■ **What you will do**:
1. Print the stretch of the Spain Davis Cup team text below from "- Association: RFET" through "Group: 34 (46–28)".
2. According to the Spain Davis Cup team text below, in which city was the 2000 final against Australia played?
3. Write the next part of the Spain Davis Cup team history below, picking up after its last sentence.

──────── Document passage ────────

- Association: RFET
- Captain: David Ferrer
- ITF ranking: 3 (6 December 2021)
- Highest ITF ranking: 1 (27 September 2004)
- Colors: Red & Yellow
- First year: 1921
- Years played: 85
- Ties played (W–L): 213 (135–78)
- Years in World Group: 34 (46–28)
- Davis Cup titles: 6 (2000, 2004, 2008, 2009, 2011, 2019)
- Runners-up: 5 (1965, 1967, 2003, 2012, 2025)
- Most total wins: Manuel Santana (92–28)
- Most singles wins: Manuel Santana (69–17)
- Most doubles wins: Manuel Santana (23–11)
- Best doubles team: José Luis Arilla / Manuel Santana (15–7)
- Most ties played: Manuel Santana (46)
- Most years played: Feliciano López (15)

= Spain Davis Cup team =

Davis Cup team representing Spain

The Spain men's national tennis team has represented Spain internationally since 1920. Organised by the Real Federación Española de Tenis (RFET), it is one of the 50 members of International Tennis Federation's European association (Tennis Europe).

Spain has won the Davis Cup six times (2000, 2004, 2008, 2009, 2011, 2019), and finished as runner-up five times (1965, 1967, 2003, 2012, 2025), which makes it historically one of the most powerful countries in the tennis world.

Spain has competed in the World Group created in 1981, for 32 years. From 1997 to 2014, competed for 18 consecutive years, returning in 2017, after winning the World Group playoffs the previous year.

==History==
Spain competed in its first Davis Cup in 1921 but didn't reach the final round until 1965, when the team led by Jaime Bartrolí lost to Australia. They reached the final again two years later but though they had great players such as Manuel Santana and Manuel Orantes, Spain lost against Roy Emerson and company again.

Spanish fans had to wait 33 years in 2000, to see their team play another Davis Cup final, but this time the Spanish team defeated the Australians in Barcelona with Juan Carlos Ferrero as national hero. But Lleyton Hewitt, who had been defeated by Ferrero three years before, had his revenge very soon, when Spain lost to Australia again in 2003.

The following year, Spain reached the final once again. It was played in Seville and for the first time ever, they didn't have to play against Australia. Their opponents were the United States, and thanks to great performances from Carlos Moyá and an 18-year-old Rafael Nadal, Spain won their second Davis Cup.

──────── Information supplied ────────

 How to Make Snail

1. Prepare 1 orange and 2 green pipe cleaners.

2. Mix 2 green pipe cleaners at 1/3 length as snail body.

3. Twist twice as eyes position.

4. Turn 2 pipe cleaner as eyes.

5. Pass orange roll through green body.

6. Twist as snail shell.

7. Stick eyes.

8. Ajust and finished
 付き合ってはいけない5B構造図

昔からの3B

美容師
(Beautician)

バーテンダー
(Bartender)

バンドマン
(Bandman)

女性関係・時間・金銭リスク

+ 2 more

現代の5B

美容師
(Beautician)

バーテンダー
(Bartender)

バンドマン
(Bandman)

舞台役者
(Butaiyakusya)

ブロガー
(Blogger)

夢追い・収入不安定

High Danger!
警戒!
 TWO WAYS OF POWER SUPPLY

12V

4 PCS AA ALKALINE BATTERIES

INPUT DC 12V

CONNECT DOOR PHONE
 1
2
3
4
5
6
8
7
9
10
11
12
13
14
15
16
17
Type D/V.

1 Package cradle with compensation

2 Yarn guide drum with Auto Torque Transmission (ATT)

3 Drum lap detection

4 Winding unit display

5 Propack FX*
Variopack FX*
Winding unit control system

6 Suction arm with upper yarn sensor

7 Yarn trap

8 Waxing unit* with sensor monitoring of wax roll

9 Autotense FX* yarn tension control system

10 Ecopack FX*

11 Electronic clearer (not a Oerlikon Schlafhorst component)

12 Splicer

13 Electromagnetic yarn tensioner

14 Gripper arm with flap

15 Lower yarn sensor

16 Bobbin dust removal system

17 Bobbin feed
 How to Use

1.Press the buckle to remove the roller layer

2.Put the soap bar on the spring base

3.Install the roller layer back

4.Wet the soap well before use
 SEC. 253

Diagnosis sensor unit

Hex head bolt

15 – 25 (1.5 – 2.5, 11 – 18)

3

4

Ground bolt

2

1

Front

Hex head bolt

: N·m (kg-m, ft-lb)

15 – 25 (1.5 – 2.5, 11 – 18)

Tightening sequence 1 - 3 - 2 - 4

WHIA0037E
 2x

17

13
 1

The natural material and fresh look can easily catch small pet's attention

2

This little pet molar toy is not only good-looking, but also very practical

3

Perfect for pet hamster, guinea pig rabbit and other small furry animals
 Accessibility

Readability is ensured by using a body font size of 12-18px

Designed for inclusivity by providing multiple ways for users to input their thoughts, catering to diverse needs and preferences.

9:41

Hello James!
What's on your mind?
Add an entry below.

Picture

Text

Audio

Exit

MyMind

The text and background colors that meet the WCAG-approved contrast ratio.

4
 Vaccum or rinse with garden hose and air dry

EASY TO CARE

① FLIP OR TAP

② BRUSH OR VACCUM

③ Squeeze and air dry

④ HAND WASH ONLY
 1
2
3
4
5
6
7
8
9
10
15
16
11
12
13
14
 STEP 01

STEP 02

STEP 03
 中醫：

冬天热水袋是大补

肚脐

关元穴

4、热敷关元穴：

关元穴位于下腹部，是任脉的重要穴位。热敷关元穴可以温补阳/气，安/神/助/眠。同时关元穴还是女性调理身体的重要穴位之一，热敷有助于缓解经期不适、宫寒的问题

────────

■ **Responses by item number**:
1.
- Association: RFET
- Captain: David Ferrer
- ITF ranking: 3 (6 December 2021)
- Highest ITF ranking: 1 (27 September 2004)
- Colors: Red & Yellow
- First year: 1921
- Years played: 85
- Ties played (W–L): 213 (135–78)
- Years in World Group: 34 (46–28)

2. Barcelona

3.
Spain reached the final once again in 2008, and they won against Argentina. It was the first time that the Spanish team won the final on foreign soil. Unexpectedly, the Spanish heroes were Fernando Verdasco and Feliciano López, winning one single each and the doubles partnering together. David Ferrer, then World Number 5, lost in straight sets to David Nalbandian in the only match he played in the final; and Nadal, World Number 1, was injured, and he wasn't able to play in Argentina.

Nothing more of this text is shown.